→ **Exercise aim**: Exactly and only the lines from the one with "How much distance" through the end of the listing are to be transcribed, both ends included.

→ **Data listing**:
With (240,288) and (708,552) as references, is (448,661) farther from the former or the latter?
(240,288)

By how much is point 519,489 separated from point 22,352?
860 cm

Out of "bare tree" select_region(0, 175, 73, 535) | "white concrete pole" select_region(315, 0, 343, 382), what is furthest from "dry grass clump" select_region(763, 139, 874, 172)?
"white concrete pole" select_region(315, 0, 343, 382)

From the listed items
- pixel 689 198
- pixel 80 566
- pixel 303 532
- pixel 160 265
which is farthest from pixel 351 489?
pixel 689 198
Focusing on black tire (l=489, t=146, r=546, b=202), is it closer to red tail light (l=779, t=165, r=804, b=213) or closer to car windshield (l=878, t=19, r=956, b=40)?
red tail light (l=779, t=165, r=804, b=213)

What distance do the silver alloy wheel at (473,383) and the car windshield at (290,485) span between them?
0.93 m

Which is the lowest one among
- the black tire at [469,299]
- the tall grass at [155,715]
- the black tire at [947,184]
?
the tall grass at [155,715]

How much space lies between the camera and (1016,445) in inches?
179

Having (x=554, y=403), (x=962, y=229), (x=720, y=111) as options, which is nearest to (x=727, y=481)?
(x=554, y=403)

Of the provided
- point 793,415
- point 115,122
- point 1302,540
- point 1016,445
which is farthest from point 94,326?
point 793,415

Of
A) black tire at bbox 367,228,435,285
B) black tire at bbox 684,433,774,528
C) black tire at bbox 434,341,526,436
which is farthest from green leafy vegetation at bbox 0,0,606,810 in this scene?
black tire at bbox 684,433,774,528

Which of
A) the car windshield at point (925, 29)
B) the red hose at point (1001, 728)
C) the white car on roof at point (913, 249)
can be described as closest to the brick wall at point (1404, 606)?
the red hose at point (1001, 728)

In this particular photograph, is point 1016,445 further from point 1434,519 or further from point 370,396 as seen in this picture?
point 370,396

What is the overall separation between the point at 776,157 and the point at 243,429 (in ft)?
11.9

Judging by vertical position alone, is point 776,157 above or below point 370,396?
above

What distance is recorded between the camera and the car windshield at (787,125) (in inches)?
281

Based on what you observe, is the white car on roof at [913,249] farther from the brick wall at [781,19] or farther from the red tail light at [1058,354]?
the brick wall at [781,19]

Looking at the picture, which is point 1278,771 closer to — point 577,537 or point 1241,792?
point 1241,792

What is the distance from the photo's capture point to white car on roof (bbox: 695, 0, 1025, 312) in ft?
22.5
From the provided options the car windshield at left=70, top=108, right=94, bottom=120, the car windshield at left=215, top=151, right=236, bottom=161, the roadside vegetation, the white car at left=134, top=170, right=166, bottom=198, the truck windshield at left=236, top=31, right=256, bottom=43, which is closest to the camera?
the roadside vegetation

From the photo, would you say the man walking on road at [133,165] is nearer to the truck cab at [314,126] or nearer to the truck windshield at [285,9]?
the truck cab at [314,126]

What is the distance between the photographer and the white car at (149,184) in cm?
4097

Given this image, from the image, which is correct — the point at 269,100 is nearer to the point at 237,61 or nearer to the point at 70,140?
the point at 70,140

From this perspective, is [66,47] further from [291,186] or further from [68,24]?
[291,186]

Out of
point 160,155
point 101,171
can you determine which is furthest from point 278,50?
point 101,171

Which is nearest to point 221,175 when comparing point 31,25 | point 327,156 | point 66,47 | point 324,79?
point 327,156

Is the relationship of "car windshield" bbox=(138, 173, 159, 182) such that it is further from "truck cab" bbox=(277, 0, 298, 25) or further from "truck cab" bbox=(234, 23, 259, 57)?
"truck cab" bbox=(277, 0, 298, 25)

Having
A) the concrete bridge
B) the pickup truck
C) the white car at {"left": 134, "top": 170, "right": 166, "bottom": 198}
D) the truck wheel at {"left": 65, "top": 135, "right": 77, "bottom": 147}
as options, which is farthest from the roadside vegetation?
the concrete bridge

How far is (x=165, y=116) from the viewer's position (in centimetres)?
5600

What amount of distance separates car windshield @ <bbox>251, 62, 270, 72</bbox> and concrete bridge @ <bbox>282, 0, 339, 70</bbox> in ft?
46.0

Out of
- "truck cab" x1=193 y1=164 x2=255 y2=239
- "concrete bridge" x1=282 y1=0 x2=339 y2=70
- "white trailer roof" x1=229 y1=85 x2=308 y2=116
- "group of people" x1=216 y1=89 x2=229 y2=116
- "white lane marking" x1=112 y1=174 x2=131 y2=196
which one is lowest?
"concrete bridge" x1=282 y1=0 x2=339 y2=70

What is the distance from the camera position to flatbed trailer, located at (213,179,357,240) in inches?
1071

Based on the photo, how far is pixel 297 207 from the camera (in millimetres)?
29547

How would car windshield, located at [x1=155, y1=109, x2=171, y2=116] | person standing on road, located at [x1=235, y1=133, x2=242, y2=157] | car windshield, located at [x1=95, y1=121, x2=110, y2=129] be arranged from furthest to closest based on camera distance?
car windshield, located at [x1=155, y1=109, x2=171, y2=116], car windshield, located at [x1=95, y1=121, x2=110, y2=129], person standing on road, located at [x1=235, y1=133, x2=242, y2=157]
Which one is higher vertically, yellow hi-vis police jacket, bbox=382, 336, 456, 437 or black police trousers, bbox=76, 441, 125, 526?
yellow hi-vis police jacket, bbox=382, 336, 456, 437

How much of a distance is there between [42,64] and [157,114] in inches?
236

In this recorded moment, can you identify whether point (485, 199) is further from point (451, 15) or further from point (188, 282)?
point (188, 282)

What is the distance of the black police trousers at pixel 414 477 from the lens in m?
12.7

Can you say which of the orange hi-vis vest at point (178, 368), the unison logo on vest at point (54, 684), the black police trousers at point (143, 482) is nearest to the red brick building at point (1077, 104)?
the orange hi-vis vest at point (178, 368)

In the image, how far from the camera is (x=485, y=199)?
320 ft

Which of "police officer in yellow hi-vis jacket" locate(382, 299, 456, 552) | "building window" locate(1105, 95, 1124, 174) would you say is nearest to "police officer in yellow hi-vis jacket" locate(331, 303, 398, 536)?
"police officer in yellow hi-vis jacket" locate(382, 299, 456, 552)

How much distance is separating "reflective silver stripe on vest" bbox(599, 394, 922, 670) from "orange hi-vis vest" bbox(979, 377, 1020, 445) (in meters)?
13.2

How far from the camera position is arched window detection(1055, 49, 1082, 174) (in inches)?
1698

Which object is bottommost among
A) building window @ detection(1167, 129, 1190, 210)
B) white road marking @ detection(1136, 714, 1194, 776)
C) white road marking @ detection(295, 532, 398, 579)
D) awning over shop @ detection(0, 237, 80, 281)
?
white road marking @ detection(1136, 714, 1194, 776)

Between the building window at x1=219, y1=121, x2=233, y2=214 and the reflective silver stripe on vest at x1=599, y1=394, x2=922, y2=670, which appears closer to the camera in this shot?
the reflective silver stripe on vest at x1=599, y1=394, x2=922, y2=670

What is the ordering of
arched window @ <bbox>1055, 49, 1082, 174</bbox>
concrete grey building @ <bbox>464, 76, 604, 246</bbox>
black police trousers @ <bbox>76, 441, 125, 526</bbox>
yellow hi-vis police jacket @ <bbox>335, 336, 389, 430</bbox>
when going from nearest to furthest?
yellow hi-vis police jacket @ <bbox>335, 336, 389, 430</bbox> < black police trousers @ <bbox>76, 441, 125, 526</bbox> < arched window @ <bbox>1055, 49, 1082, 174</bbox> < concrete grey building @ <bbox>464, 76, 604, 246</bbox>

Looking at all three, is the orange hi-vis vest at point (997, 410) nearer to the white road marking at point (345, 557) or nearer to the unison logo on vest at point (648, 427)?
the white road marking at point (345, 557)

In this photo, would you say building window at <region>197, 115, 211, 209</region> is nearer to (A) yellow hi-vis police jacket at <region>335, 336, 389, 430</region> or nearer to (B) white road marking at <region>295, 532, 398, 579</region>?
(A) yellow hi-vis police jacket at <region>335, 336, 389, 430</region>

→ **Result below**:
How much distance is separating "reflective silver stripe on vest" bbox(599, 394, 922, 670) from "orange hi-vis vest" bbox(979, 377, 1020, 445) (in meters)?
13.2

How far from the camera position is arched window detection(1055, 49, 1082, 174) (in inches)?
1698

Which object is bottommost among
A) building window @ detection(1167, 129, 1190, 210)
B) white road marking @ detection(1136, 714, 1194, 776)
C) white road marking @ detection(295, 532, 398, 579)
D) awning over shop @ detection(0, 237, 80, 281)
?
white road marking @ detection(1136, 714, 1194, 776)

Between the building window at x1=219, y1=121, x2=233, y2=214 and the reflective silver stripe on vest at x1=599, y1=394, x2=922, y2=670, which appears closer to the camera in this shot?
the reflective silver stripe on vest at x1=599, y1=394, x2=922, y2=670

What is the ordering of
arched window @ <bbox>1055, 49, 1082, 174</bbox>
concrete grey building @ <bbox>464, 76, 604, 246</bbox>
black police trousers @ <bbox>76, 441, 125, 526</bbox>
yellow hi-vis police jacket @ <bbox>335, 336, 389, 430</bbox>
when going from nearest to furthest?
yellow hi-vis police jacket @ <bbox>335, 336, 389, 430</bbox> < black police trousers @ <bbox>76, 441, 125, 526</bbox> < arched window @ <bbox>1055, 49, 1082, 174</bbox> < concrete grey building @ <bbox>464, 76, 604, 246</bbox>

Looking at all three, is the orange hi-vis vest at point (997, 410) nearer to the white road marking at point (345, 557) or nearer to the unison logo on vest at point (648, 427)?
the white road marking at point (345, 557)

In this photo, would you say building window at <region>197, 115, 211, 209</region> is nearer to (A) yellow hi-vis police jacket at <region>335, 336, 389, 430</region> or nearer to (B) white road marking at <region>295, 532, 398, 579</region>?
(A) yellow hi-vis police jacket at <region>335, 336, 389, 430</region>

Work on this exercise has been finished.